Brooks quotes from a book by Hanna Rosin, The End of Men, which claims that women today have freed themselves from old stereotypes of masculine and feminine behavior while men have not. Our son, Techie, sees this in the tech industry where he works—and he criticizes women who have given up their roles as child-bearers and nurturers.
I think it’s unfair to blame women for the social changes that allow them opportunities to advance economically—and it’s not my place to judge the personal choices of others. But while I believe in the right of every couple to determine their individual roles and responsibilities for their own family, I don’t think we can wish our society back to the 1950s.
I suspect the problem of stagnant growth and member retention which the Mormon Church is currently experiencing could be solved if the 50% at the bottom of the power structure had an equal voice in policy making.
Molly, my 11-year-old neighbor, stopped to chat with me last week. Molly discussed her dog, school, and her older sister who has a more eventful social life than Molly. “Hillary got to paintball with the Young Women last night. She came home with red paint in her hair!”
“When do you turn 12?”
“Not until February. Kelsey and Brielee are already in Beehives. I’m the only one left in Primary. Activity days are no fun now with just 8 and 9-year-olds.”
I felt for Molly. George and I have been called to teach the 11-year-old Primary class in two different wards—I suspect many wards dump that calling onto new move-ins. The class starts out with a good-sized group of boys and girls, but month-by-month the roll decreases until one poor kid is left there alone—for several months if she has the only late-summer birthday.
If Church leaders are truly concerned about the number of young people they are losing, they should look at the Primary experience. A two-hour block of reverent Primary time following Sacrament Meeting is grueling—but kids can handle tedium— with the support of friends. Take away the friends and Primary can be torture for those left behind.
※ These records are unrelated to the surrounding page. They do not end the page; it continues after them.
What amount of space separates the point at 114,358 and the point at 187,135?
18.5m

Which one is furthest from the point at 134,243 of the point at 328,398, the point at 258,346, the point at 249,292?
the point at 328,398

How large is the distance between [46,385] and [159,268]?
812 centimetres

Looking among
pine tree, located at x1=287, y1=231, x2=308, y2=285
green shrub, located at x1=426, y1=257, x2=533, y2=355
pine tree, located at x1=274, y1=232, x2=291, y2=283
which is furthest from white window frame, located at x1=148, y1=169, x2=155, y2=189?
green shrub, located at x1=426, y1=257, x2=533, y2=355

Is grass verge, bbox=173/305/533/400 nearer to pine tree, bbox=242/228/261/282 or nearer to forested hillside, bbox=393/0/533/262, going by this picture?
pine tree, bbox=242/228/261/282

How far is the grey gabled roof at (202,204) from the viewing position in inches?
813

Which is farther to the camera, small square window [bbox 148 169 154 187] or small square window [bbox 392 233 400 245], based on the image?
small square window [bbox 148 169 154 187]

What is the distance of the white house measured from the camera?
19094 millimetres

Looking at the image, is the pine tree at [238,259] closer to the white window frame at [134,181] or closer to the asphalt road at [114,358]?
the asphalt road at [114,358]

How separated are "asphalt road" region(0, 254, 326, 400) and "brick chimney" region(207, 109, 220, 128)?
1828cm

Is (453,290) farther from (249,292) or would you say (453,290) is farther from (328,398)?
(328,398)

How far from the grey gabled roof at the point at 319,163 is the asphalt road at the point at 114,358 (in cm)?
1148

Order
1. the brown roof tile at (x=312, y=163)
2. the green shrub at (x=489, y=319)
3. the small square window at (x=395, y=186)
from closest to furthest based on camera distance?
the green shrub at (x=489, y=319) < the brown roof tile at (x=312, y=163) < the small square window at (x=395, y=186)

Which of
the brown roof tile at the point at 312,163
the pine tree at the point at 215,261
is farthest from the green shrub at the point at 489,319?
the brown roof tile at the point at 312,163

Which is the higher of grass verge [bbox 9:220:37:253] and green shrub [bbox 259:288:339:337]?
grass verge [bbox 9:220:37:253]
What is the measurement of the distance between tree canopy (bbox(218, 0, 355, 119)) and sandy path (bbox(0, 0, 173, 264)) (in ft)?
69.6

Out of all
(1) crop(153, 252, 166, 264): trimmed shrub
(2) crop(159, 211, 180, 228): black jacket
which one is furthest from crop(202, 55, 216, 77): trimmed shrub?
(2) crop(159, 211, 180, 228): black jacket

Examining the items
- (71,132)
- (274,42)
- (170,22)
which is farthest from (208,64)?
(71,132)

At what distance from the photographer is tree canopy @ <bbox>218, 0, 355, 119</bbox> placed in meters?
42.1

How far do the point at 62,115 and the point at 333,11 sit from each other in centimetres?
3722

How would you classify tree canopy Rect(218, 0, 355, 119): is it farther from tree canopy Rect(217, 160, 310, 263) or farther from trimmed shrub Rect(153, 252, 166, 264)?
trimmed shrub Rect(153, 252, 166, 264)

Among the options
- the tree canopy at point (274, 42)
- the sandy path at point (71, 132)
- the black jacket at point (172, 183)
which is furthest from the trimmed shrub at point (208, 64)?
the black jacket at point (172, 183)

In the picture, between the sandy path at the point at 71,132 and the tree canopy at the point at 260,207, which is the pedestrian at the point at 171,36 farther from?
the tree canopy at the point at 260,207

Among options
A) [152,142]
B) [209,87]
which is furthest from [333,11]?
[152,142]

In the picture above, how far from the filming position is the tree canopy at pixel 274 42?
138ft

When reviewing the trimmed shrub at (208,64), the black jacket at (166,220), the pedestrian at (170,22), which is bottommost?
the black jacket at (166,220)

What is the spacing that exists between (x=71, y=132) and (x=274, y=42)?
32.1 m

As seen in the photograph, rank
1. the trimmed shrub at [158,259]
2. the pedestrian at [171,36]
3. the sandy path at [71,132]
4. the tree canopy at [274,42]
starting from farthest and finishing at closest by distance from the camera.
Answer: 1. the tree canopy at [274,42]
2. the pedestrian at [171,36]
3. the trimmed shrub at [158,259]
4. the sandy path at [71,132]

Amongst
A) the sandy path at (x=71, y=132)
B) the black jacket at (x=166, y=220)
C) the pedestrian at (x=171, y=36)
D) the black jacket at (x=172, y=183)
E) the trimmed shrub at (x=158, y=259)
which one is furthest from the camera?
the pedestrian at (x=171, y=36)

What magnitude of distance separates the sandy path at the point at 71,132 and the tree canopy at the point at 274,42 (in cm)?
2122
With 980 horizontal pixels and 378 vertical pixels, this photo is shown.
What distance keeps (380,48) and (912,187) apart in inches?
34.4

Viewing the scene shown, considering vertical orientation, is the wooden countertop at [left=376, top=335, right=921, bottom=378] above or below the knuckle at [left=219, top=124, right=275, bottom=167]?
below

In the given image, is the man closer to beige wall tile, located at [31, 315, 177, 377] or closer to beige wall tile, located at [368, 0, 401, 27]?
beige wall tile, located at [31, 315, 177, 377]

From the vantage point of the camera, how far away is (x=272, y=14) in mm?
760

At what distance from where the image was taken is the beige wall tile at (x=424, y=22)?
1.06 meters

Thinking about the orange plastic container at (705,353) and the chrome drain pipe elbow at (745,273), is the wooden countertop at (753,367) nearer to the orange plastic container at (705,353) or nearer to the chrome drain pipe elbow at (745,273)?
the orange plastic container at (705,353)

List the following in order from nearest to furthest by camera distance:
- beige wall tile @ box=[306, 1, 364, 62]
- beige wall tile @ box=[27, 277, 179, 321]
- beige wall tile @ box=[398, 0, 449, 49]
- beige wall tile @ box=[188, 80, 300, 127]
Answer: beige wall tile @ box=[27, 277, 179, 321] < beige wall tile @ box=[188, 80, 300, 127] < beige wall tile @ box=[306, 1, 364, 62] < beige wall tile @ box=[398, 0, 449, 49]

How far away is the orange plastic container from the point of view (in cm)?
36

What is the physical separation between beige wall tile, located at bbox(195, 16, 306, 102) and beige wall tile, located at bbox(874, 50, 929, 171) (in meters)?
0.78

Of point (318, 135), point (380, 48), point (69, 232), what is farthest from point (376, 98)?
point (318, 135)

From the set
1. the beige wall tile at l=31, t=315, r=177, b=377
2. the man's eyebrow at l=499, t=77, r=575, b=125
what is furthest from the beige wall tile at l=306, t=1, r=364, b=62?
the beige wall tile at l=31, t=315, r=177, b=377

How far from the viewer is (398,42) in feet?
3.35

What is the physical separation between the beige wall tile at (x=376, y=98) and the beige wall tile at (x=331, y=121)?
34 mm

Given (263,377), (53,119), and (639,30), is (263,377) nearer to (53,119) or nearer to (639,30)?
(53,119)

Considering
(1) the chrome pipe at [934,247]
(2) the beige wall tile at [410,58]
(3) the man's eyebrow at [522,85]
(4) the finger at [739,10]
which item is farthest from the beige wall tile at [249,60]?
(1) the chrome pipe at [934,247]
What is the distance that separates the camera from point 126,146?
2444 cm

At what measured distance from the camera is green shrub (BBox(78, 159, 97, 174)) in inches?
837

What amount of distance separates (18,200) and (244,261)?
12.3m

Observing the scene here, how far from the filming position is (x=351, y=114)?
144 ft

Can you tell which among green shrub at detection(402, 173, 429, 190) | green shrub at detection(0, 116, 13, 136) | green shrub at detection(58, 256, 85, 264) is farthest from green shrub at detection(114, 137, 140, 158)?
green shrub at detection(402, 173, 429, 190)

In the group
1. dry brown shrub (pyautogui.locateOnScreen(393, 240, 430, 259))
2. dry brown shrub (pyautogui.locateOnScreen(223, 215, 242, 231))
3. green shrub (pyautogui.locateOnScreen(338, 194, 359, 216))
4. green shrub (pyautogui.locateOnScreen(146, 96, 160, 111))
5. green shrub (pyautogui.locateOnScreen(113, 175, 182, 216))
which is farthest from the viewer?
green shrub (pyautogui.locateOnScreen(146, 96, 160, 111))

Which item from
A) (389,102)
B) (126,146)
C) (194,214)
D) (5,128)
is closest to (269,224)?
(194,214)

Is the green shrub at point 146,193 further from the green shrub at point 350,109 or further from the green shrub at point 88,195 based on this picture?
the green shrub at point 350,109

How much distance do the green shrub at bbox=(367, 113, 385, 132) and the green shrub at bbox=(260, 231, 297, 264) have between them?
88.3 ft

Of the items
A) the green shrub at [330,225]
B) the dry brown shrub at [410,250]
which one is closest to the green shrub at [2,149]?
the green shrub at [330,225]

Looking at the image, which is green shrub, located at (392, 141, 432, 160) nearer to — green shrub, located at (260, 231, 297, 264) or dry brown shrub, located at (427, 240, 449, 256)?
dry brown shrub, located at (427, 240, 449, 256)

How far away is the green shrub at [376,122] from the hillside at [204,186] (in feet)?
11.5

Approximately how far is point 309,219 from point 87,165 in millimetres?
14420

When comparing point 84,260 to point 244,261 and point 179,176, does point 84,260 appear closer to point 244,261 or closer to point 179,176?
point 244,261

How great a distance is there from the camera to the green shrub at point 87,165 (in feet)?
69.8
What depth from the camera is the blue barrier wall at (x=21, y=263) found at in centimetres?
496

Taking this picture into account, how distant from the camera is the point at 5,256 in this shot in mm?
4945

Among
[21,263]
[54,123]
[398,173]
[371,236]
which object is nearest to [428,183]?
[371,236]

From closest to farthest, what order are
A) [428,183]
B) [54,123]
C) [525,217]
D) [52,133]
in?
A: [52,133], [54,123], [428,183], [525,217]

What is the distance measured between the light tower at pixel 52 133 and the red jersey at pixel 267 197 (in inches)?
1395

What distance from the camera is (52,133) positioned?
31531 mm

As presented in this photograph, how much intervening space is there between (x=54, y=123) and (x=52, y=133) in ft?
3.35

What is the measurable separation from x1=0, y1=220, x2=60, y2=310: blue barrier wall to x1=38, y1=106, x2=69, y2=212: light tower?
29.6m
Kids who are miserable in Primary will likely carry unpleasant associations with church into their adult lives—and make different choices about how to spend Sundays.
In my day girls moved into YW (then MIA) as a group at the beginning of the school year. Before the three-hour block, boys turning 12 attended Priesthood meeting on Sunday mornings but stayed in their same Sunday School class. Primary classes for 9, 10, and 11-year-olds were divided by gender, so I don’t know if boys quit attending weekday Primary when they turned 12 and had Scout meetings on Tuesday evenings.
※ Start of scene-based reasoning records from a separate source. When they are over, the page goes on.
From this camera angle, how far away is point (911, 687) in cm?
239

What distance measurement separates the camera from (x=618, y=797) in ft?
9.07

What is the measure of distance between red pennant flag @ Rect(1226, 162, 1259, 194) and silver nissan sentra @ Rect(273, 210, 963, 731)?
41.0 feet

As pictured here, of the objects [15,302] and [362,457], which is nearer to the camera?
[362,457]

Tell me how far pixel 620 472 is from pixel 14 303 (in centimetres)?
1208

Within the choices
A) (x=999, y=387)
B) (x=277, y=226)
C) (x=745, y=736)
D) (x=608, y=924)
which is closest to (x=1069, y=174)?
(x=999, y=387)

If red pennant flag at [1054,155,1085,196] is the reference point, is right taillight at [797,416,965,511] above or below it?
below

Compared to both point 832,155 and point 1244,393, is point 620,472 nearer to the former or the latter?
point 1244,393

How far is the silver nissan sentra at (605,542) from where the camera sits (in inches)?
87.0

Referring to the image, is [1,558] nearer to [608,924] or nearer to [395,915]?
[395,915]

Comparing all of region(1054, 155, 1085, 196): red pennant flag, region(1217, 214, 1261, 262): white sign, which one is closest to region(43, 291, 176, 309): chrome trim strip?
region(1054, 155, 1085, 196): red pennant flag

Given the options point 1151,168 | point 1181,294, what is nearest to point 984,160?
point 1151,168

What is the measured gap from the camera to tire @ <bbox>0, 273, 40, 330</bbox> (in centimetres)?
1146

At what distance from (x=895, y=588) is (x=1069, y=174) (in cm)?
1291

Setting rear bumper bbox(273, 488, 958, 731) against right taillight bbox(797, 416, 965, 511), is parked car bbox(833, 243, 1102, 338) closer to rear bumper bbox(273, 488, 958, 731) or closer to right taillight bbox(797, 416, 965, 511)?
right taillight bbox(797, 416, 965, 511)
For most kids, grade level rather than birthdays determines their closest friendships. Our two oldest children were born in October. Church classes separated them from their classmates each fall until friends with late winter and spring birthdays were advanced to their Church group.
In the slight chance the Primary General Board is interested, I have a suggestion for the problem of kids being placed in Church classes without their classmates: Move the kids according to their grade placement (except in special circumstances best determined at the ward level). When school starts in the fall, move all 6th graders as a group into YM/YW. Sixth-graders are generally in middle school and feel Primary is too babyish for them, anyway. If 18-year-old males who are not yet elders can attend Elders’ Quorum as potential elders, why can’t 11-year-old boys attend Deacon’s Quorum as potential deacons?
Yes, I know school starts at a different time of year in the southern hemisphere, but is there a valid reason for insisting that every Church class throughout the world be teaching the exact same lesson every Sunday?
If the point of children and youth programs is to prepare young Mormons to become committed adult Church members, doesn’t it make sense to tailor programs to meet the needs of the kids?